Is there a difference between $F(S)$ and $G$? Clearly $G \subset F(S)$, but also it seems that every element in $F(S)$ is generated by elements from $G$ - so they're equal.
If so, what's the idea behind this map $I$? Why concentrate on an epimorphism?
Lastly, perhaps this notion of equality isn't correct, as $G$ may not be free?
That's "clearly" wrong. For starters the literal inclusion has no chance of happening. The construction of $F(S)$ (as a quotient of the space of all words) just doesn't allow that.
Secondly there is no embedding of $G$ to $F(S)$ in general. For example take $G=\mathbb{Z}_2$ and $S=\{1\}$. Then $F(S)\simeq\mathbb{Z}$ and it is impossible to embed $\mathbb{Z}_2$ into $\mathbb{Z}$. The situation when $G$ can be embedded into $F(S)$ is very rare and actually implies that $G$ is free.
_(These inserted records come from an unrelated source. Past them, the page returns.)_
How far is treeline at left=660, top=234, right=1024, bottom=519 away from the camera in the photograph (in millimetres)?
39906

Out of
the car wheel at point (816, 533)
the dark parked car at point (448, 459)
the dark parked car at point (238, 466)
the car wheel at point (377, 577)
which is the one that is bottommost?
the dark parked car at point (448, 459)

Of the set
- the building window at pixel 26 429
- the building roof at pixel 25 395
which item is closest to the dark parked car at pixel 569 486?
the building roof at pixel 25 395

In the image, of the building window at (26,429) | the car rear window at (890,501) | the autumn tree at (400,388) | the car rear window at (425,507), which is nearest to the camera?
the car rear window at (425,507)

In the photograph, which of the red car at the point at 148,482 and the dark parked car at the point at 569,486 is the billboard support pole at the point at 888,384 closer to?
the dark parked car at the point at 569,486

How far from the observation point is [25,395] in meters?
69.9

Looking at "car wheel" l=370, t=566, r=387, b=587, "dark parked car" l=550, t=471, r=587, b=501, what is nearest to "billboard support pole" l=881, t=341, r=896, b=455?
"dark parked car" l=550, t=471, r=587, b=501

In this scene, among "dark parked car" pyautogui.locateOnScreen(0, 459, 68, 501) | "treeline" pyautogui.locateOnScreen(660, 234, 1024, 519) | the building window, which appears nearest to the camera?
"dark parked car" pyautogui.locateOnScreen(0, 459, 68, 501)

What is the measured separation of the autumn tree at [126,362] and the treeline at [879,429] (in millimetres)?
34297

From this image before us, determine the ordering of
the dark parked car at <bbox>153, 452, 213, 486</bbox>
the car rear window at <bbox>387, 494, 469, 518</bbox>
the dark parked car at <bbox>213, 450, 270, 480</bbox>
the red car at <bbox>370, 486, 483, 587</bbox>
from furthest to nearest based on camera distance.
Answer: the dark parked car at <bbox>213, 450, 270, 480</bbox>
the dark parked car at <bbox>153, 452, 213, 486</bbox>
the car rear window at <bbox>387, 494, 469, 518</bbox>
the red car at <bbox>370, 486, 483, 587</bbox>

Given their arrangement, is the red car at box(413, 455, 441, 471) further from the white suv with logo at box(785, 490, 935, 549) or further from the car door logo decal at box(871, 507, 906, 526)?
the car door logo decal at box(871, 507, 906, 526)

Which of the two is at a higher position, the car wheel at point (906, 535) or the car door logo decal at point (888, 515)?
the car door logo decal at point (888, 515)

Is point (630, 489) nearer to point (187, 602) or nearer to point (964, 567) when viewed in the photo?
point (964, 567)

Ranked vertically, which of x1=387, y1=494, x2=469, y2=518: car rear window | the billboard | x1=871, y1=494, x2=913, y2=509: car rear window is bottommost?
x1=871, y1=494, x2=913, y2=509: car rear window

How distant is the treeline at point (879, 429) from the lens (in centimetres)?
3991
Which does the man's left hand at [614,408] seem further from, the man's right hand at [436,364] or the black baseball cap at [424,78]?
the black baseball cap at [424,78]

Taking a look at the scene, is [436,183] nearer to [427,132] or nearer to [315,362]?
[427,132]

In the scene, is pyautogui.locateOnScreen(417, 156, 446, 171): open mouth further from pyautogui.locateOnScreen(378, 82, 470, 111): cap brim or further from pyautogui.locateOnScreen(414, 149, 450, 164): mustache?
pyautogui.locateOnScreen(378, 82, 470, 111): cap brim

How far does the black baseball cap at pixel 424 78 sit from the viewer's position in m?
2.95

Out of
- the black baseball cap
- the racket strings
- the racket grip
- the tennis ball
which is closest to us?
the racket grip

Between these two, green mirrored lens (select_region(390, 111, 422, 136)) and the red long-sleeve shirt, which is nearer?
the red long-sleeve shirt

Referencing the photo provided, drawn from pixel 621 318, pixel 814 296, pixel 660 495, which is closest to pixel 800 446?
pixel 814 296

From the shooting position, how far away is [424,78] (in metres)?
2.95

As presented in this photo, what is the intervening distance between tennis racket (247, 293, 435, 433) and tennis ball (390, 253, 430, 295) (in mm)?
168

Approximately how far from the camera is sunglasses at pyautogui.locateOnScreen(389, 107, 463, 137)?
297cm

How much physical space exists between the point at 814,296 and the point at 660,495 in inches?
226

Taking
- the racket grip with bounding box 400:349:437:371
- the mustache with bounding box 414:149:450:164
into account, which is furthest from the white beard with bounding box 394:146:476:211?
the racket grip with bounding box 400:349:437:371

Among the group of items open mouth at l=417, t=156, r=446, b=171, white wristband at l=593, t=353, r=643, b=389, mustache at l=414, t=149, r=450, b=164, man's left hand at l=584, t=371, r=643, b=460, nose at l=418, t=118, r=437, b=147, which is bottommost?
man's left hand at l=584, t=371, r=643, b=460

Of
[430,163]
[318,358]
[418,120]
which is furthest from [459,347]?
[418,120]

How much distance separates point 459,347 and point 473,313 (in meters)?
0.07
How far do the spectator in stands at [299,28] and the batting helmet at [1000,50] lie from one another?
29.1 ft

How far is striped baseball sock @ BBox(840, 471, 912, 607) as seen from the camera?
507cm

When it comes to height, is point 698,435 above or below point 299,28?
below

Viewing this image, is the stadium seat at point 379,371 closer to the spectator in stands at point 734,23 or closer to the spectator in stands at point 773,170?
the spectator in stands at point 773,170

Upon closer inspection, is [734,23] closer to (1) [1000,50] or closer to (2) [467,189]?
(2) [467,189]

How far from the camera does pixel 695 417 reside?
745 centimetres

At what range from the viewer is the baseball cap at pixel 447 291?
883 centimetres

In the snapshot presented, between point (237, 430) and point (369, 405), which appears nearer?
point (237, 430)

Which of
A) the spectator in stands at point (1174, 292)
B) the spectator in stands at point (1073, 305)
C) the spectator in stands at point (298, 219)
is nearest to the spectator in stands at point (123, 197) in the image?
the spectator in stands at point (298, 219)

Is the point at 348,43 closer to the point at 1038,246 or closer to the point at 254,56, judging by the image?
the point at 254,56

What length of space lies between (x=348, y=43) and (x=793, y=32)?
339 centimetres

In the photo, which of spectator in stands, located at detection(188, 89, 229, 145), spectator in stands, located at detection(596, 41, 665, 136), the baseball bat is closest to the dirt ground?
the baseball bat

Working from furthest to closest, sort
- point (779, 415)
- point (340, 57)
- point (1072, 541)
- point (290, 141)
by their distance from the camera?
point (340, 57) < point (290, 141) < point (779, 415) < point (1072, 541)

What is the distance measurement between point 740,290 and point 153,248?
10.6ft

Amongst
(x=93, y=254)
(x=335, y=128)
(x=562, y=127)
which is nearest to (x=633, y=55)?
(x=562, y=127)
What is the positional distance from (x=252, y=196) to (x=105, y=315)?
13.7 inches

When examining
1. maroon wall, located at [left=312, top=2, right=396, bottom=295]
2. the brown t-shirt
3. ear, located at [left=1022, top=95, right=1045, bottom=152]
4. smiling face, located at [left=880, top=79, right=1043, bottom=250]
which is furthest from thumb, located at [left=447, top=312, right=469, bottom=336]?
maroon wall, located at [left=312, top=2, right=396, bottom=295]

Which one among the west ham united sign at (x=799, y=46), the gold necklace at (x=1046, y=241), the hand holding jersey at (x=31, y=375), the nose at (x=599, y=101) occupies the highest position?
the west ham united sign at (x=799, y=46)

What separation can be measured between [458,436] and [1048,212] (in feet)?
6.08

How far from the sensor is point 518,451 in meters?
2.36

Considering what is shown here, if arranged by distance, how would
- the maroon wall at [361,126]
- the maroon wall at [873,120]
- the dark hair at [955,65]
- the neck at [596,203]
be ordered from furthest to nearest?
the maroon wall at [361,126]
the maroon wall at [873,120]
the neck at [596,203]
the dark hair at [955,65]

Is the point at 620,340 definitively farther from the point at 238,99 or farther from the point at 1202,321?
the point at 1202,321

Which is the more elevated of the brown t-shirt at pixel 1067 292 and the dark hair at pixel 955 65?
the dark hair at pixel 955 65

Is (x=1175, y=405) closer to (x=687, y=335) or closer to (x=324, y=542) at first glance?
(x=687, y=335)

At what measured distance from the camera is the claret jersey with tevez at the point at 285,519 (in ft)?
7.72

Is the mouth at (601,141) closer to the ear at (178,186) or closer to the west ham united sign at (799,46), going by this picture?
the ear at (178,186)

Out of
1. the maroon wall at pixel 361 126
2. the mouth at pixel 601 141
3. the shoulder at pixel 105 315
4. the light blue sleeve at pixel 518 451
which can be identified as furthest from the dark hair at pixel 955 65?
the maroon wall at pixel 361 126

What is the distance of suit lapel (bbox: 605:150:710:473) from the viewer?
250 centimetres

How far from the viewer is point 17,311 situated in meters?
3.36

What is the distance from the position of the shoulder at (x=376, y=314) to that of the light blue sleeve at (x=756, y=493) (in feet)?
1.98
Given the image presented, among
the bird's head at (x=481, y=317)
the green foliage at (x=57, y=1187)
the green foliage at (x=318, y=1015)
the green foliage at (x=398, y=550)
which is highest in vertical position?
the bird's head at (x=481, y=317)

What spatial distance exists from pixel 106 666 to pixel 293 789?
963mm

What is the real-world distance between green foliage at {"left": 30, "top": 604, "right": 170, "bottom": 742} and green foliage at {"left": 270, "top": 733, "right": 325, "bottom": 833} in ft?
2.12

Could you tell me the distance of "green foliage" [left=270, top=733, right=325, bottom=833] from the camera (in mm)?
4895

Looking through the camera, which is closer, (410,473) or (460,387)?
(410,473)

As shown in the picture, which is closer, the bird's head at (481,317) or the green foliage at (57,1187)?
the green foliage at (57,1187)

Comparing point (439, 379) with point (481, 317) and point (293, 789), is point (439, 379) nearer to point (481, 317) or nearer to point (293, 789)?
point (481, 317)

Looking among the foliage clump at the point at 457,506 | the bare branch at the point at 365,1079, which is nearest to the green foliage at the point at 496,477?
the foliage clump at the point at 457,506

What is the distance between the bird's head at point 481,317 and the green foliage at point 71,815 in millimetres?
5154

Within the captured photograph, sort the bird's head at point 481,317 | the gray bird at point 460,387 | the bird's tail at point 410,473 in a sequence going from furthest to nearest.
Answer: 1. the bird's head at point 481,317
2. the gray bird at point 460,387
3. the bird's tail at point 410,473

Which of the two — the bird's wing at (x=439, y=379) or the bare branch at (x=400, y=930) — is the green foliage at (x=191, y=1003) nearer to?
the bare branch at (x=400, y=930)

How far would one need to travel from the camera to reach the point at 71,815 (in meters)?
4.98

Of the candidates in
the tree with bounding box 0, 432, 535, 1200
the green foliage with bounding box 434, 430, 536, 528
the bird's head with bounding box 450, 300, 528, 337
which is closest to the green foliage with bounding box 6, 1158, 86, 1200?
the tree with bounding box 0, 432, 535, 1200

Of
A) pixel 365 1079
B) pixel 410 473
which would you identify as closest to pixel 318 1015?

So it's the other way around: there's a surjective group homomorphism $F(S)\to G$, that's your $I$. The reason why this is important is because that implies that $G$ is isomorphic to some quotient $F(S)/N$ for some normal subgroup $N\subseteq F(S)$. And so you can describe the group $G$ in terms of free generators (the $S$ subset) and relations (the $N$ subgroup).
For example
$$\mathbb{Z}_2\oplus\mathbb{Z}_3\simeq \langle x, y\ | \ x^2=y^3=1;\ xy=yx\rangle$$
means that $\mathbb{Z}_2\oplus\mathbb{Z}_3$ is isomorphic to $F(\{x,y\})$ divided by the normal subgroup of $F(\{x,y\})$ generated by $\langle\{x^2, y^3, xyx^{-1}y^{-1}\}\rangle$.
There are multiple other applications.
Perhaps the confusion comes from the fact that in the set theory if there is a surjection $X\to Y$ then there is an injection $Y\to X$. But that doesn't work in the realm of groups and group homomorphisms.